Involvement of hypogastric and pelvic nerves for conveying cystitis induced nociception in conscious rats.

Purpose: We determined the sites of the antinociceptive action of morphine in the experimental model of cyclophosphamide induced cystitis and investigated the afferent nerve fibers involved in nociception transmission originating from the bladder.

Materials And Methods: Cyclophosphamide (200 mg./kg.) given intraperitoneally was used to induce cystitis in male rats and their behavior was observed and scored. The effect of 2 mg./kg. systemic morphine given intravenously on cyclophosphamide induced behavioral modifications was tested when administered alone and after 100 microg. naloxone per rat given intrathecally at the L1 to L2 or L6 to S1 level. The spinal antinociceptive effect of morphine was also tested when administered intrathecally alone at 10, 100 and 200 microg. per rat at L1 to L2, alone at 100 microg. per rat at L1 to L2 or L6 to S1, alone at 100 microg. per rat at L1 to L2 and L6 to S1 simultaneously, alone at 200 microg. per rat at L1 to L2 and after 100 microg. naloxone per rat given intrathecally at L6 to S1 at 100 microg. per rat at L1 to L2.

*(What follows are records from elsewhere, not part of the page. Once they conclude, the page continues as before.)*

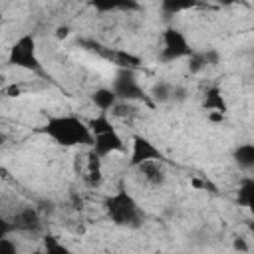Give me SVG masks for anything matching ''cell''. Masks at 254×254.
Here are the masks:
<instances>
[{
  "label": "cell",
  "instance_id": "cb8c5ba5",
  "mask_svg": "<svg viewBox=\"0 0 254 254\" xmlns=\"http://www.w3.org/2000/svg\"><path fill=\"white\" fill-rule=\"evenodd\" d=\"M187 97H189L187 87H183V85H175V87H173V101L181 103V101H185Z\"/></svg>",
  "mask_w": 254,
  "mask_h": 254
},
{
  "label": "cell",
  "instance_id": "5bb4252c",
  "mask_svg": "<svg viewBox=\"0 0 254 254\" xmlns=\"http://www.w3.org/2000/svg\"><path fill=\"white\" fill-rule=\"evenodd\" d=\"M202 107L208 109V111H220V113H226L228 111V105H226V99L222 95V91L212 85L204 91V97H202Z\"/></svg>",
  "mask_w": 254,
  "mask_h": 254
},
{
  "label": "cell",
  "instance_id": "44dd1931",
  "mask_svg": "<svg viewBox=\"0 0 254 254\" xmlns=\"http://www.w3.org/2000/svg\"><path fill=\"white\" fill-rule=\"evenodd\" d=\"M44 248L48 250V254H67V248L64 244H60L58 236H54V234L44 236Z\"/></svg>",
  "mask_w": 254,
  "mask_h": 254
},
{
  "label": "cell",
  "instance_id": "9a60e30c",
  "mask_svg": "<svg viewBox=\"0 0 254 254\" xmlns=\"http://www.w3.org/2000/svg\"><path fill=\"white\" fill-rule=\"evenodd\" d=\"M232 159L234 163L244 169V171H250L254 167V143H244V145H238L232 153Z\"/></svg>",
  "mask_w": 254,
  "mask_h": 254
},
{
  "label": "cell",
  "instance_id": "ba28073f",
  "mask_svg": "<svg viewBox=\"0 0 254 254\" xmlns=\"http://www.w3.org/2000/svg\"><path fill=\"white\" fill-rule=\"evenodd\" d=\"M12 224H14V230L30 234V232H38L42 228V218H40V212L34 206H24V208L14 212Z\"/></svg>",
  "mask_w": 254,
  "mask_h": 254
},
{
  "label": "cell",
  "instance_id": "d6a6232c",
  "mask_svg": "<svg viewBox=\"0 0 254 254\" xmlns=\"http://www.w3.org/2000/svg\"><path fill=\"white\" fill-rule=\"evenodd\" d=\"M250 171H252V175H254V167H252V169H250Z\"/></svg>",
  "mask_w": 254,
  "mask_h": 254
},
{
  "label": "cell",
  "instance_id": "1f68e13d",
  "mask_svg": "<svg viewBox=\"0 0 254 254\" xmlns=\"http://www.w3.org/2000/svg\"><path fill=\"white\" fill-rule=\"evenodd\" d=\"M248 228H250V232L254 234V222H250V224H248Z\"/></svg>",
  "mask_w": 254,
  "mask_h": 254
},
{
  "label": "cell",
  "instance_id": "52a82bcc",
  "mask_svg": "<svg viewBox=\"0 0 254 254\" xmlns=\"http://www.w3.org/2000/svg\"><path fill=\"white\" fill-rule=\"evenodd\" d=\"M97 56H101L107 62L115 64L119 69H137L143 64V60L137 54H131L127 50H111V48H105V46H101Z\"/></svg>",
  "mask_w": 254,
  "mask_h": 254
},
{
  "label": "cell",
  "instance_id": "277c9868",
  "mask_svg": "<svg viewBox=\"0 0 254 254\" xmlns=\"http://www.w3.org/2000/svg\"><path fill=\"white\" fill-rule=\"evenodd\" d=\"M190 46H189V40L187 36L177 30V28H167L163 32V50L159 54V60L161 62H175V60H181V58H189L190 56Z\"/></svg>",
  "mask_w": 254,
  "mask_h": 254
},
{
  "label": "cell",
  "instance_id": "5b68a950",
  "mask_svg": "<svg viewBox=\"0 0 254 254\" xmlns=\"http://www.w3.org/2000/svg\"><path fill=\"white\" fill-rule=\"evenodd\" d=\"M113 91L123 101H147L145 89L139 85L135 77V69H119L113 79Z\"/></svg>",
  "mask_w": 254,
  "mask_h": 254
},
{
  "label": "cell",
  "instance_id": "4fadbf2b",
  "mask_svg": "<svg viewBox=\"0 0 254 254\" xmlns=\"http://www.w3.org/2000/svg\"><path fill=\"white\" fill-rule=\"evenodd\" d=\"M91 101H93V105L97 107V109H101V111H109V109H113L115 107V103L119 101V97H117V93L113 91V87H99V89H95L93 93H91Z\"/></svg>",
  "mask_w": 254,
  "mask_h": 254
},
{
  "label": "cell",
  "instance_id": "603a6c76",
  "mask_svg": "<svg viewBox=\"0 0 254 254\" xmlns=\"http://www.w3.org/2000/svg\"><path fill=\"white\" fill-rule=\"evenodd\" d=\"M204 60H206V65H218V64H220V54H218V50H214V48L204 50Z\"/></svg>",
  "mask_w": 254,
  "mask_h": 254
},
{
  "label": "cell",
  "instance_id": "ffe728a7",
  "mask_svg": "<svg viewBox=\"0 0 254 254\" xmlns=\"http://www.w3.org/2000/svg\"><path fill=\"white\" fill-rule=\"evenodd\" d=\"M206 67V60H204V52H190V56L187 58V69L190 73H198Z\"/></svg>",
  "mask_w": 254,
  "mask_h": 254
},
{
  "label": "cell",
  "instance_id": "484cf974",
  "mask_svg": "<svg viewBox=\"0 0 254 254\" xmlns=\"http://www.w3.org/2000/svg\"><path fill=\"white\" fill-rule=\"evenodd\" d=\"M232 248L234 250H238V252H248V242H246V238H242V236H236L234 240H232Z\"/></svg>",
  "mask_w": 254,
  "mask_h": 254
},
{
  "label": "cell",
  "instance_id": "4316f807",
  "mask_svg": "<svg viewBox=\"0 0 254 254\" xmlns=\"http://www.w3.org/2000/svg\"><path fill=\"white\" fill-rule=\"evenodd\" d=\"M67 34H69V28L67 26H60L58 30H56V36L62 40V38H67Z\"/></svg>",
  "mask_w": 254,
  "mask_h": 254
},
{
  "label": "cell",
  "instance_id": "7a4b0ae2",
  "mask_svg": "<svg viewBox=\"0 0 254 254\" xmlns=\"http://www.w3.org/2000/svg\"><path fill=\"white\" fill-rule=\"evenodd\" d=\"M105 212L111 218L113 224L117 226H129V228H139L145 214L139 208L137 200L127 192V190H117L115 194H109L103 200Z\"/></svg>",
  "mask_w": 254,
  "mask_h": 254
},
{
  "label": "cell",
  "instance_id": "8992f818",
  "mask_svg": "<svg viewBox=\"0 0 254 254\" xmlns=\"http://www.w3.org/2000/svg\"><path fill=\"white\" fill-rule=\"evenodd\" d=\"M151 159H159V161H163L165 155H163L161 149H159L155 143H151L147 137L137 135V137L133 139V151H131L129 167L135 169L137 165H141V163H145V161H151Z\"/></svg>",
  "mask_w": 254,
  "mask_h": 254
},
{
  "label": "cell",
  "instance_id": "d4e9b609",
  "mask_svg": "<svg viewBox=\"0 0 254 254\" xmlns=\"http://www.w3.org/2000/svg\"><path fill=\"white\" fill-rule=\"evenodd\" d=\"M0 252L2 254H16V244L10 242L6 236H2L0 238Z\"/></svg>",
  "mask_w": 254,
  "mask_h": 254
},
{
  "label": "cell",
  "instance_id": "6da1fadb",
  "mask_svg": "<svg viewBox=\"0 0 254 254\" xmlns=\"http://www.w3.org/2000/svg\"><path fill=\"white\" fill-rule=\"evenodd\" d=\"M42 131L52 137L62 147H89L93 145V133L87 123H83L75 115H58L50 117Z\"/></svg>",
  "mask_w": 254,
  "mask_h": 254
},
{
  "label": "cell",
  "instance_id": "9c48e42d",
  "mask_svg": "<svg viewBox=\"0 0 254 254\" xmlns=\"http://www.w3.org/2000/svg\"><path fill=\"white\" fill-rule=\"evenodd\" d=\"M141 181H145L149 187H161L165 181H167V171H165V165L163 161L159 159H151V161H145L141 165L135 167Z\"/></svg>",
  "mask_w": 254,
  "mask_h": 254
},
{
  "label": "cell",
  "instance_id": "7c38bea8",
  "mask_svg": "<svg viewBox=\"0 0 254 254\" xmlns=\"http://www.w3.org/2000/svg\"><path fill=\"white\" fill-rule=\"evenodd\" d=\"M83 183L89 189H95L103 183V175H101V157L91 149V153L87 155V171L83 175Z\"/></svg>",
  "mask_w": 254,
  "mask_h": 254
},
{
  "label": "cell",
  "instance_id": "8fae6325",
  "mask_svg": "<svg viewBox=\"0 0 254 254\" xmlns=\"http://www.w3.org/2000/svg\"><path fill=\"white\" fill-rule=\"evenodd\" d=\"M91 6L105 14V12H115V10H123V12H135L141 10V4L137 0H91Z\"/></svg>",
  "mask_w": 254,
  "mask_h": 254
},
{
  "label": "cell",
  "instance_id": "e0dca14e",
  "mask_svg": "<svg viewBox=\"0 0 254 254\" xmlns=\"http://www.w3.org/2000/svg\"><path fill=\"white\" fill-rule=\"evenodd\" d=\"M159 2H161L163 12L165 14H171V16L198 6V0H159Z\"/></svg>",
  "mask_w": 254,
  "mask_h": 254
},
{
  "label": "cell",
  "instance_id": "2e32d148",
  "mask_svg": "<svg viewBox=\"0 0 254 254\" xmlns=\"http://www.w3.org/2000/svg\"><path fill=\"white\" fill-rule=\"evenodd\" d=\"M236 202L246 208L254 202V179H242L238 192H236Z\"/></svg>",
  "mask_w": 254,
  "mask_h": 254
},
{
  "label": "cell",
  "instance_id": "30bf717a",
  "mask_svg": "<svg viewBox=\"0 0 254 254\" xmlns=\"http://www.w3.org/2000/svg\"><path fill=\"white\" fill-rule=\"evenodd\" d=\"M93 151L99 155V157H105L109 153H115V151H123V139L119 137V133L115 129L111 131H105V133H99V135H93Z\"/></svg>",
  "mask_w": 254,
  "mask_h": 254
},
{
  "label": "cell",
  "instance_id": "ac0fdd59",
  "mask_svg": "<svg viewBox=\"0 0 254 254\" xmlns=\"http://www.w3.org/2000/svg\"><path fill=\"white\" fill-rule=\"evenodd\" d=\"M173 83L169 81H157L153 87H151V99L155 103H167L173 99Z\"/></svg>",
  "mask_w": 254,
  "mask_h": 254
},
{
  "label": "cell",
  "instance_id": "83f0119b",
  "mask_svg": "<svg viewBox=\"0 0 254 254\" xmlns=\"http://www.w3.org/2000/svg\"><path fill=\"white\" fill-rule=\"evenodd\" d=\"M6 95H8V97H18V95H20V87H18V85H10V87L6 89Z\"/></svg>",
  "mask_w": 254,
  "mask_h": 254
},
{
  "label": "cell",
  "instance_id": "f1b7e54d",
  "mask_svg": "<svg viewBox=\"0 0 254 254\" xmlns=\"http://www.w3.org/2000/svg\"><path fill=\"white\" fill-rule=\"evenodd\" d=\"M208 119L214 121V123H220V121L224 119V113H220V111H212V113L208 115Z\"/></svg>",
  "mask_w": 254,
  "mask_h": 254
},
{
  "label": "cell",
  "instance_id": "3957f363",
  "mask_svg": "<svg viewBox=\"0 0 254 254\" xmlns=\"http://www.w3.org/2000/svg\"><path fill=\"white\" fill-rule=\"evenodd\" d=\"M8 64L16 65V67H22V69H28V71H38V73L42 71V64H40L38 54H36L34 36L26 34V36L16 40V44L10 48Z\"/></svg>",
  "mask_w": 254,
  "mask_h": 254
},
{
  "label": "cell",
  "instance_id": "7402d4cb",
  "mask_svg": "<svg viewBox=\"0 0 254 254\" xmlns=\"http://www.w3.org/2000/svg\"><path fill=\"white\" fill-rule=\"evenodd\" d=\"M111 115H115V117H121V119H125V117H133V115H137V109L131 105V101H123V103H115V107L111 109Z\"/></svg>",
  "mask_w": 254,
  "mask_h": 254
},
{
  "label": "cell",
  "instance_id": "d6986e66",
  "mask_svg": "<svg viewBox=\"0 0 254 254\" xmlns=\"http://www.w3.org/2000/svg\"><path fill=\"white\" fill-rule=\"evenodd\" d=\"M87 125H89V129H91L93 135H99V133H105V131H111L113 129V125H111V121H109V117H107L105 111H101L97 117H91L87 121Z\"/></svg>",
  "mask_w": 254,
  "mask_h": 254
},
{
  "label": "cell",
  "instance_id": "f546056e",
  "mask_svg": "<svg viewBox=\"0 0 254 254\" xmlns=\"http://www.w3.org/2000/svg\"><path fill=\"white\" fill-rule=\"evenodd\" d=\"M214 4H218V6H232V4H236V2H240V0H212Z\"/></svg>",
  "mask_w": 254,
  "mask_h": 254
},
{
  "label": "cell",
  "instance_id": "4dcf8cb0",
  "mask_svg": "<svg viewBox=\"0 0 254 254\" xmlns=\"http://www.w3.org/2000/svg\"><path fill=\"white\" fill-rule=\"evenodd\" d=\"M248 210H250V214H252V216H254V202H252V204H250V206H248Z\"/></svg>",
  "mask_w": 254,
  "mask_h": 254
}]
</instances>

Results: Cyclophosphamide induced marked modifications in the behavior of the rats, including a decreased breathing rate, eye closing and specific postures. Morphine given intravenously reversed these behavioral disorders and this reversal was completely prevented by pretreatment with intrathecal naloxone. A dose of 100 microg. per rat given intrathecally also reversed these behavioral disorders by about 25% at the L1 to L2 and L6 to S1 levels. In addition, a dose of 100 microg. morphine per rat administered intrathecally and simultaneously at L1 to L2 and L6 to S1 produced an effect equal to the sum of those observed when administered separately, that is about 50%, whereas morphine at an intrathecal dose of 200 microg. at L1 to L2 produced the same effect as 100 microg. given intrathecally at the same level or at L6 to S1 (25%). Also, 100 microg. naloxone per rat administered intrathecally at L6 to S1 prevented the effect of 100 microg. morphine at L1 to L2.

Conclusions: These results confirm the previously reported antinociceptive effect of systemic morphine in this model of cyclophosphamide cystitis, suggest that this antinociceptive action is completely located at the spinal site and most importantly demonstrate by the pharmacological approach and behavioral analysis that nociceptive sensations originating from the bladder are conveyed by hypogastric and pelvic nerves in this cyclophosphamide cystitis model in the conscious rat.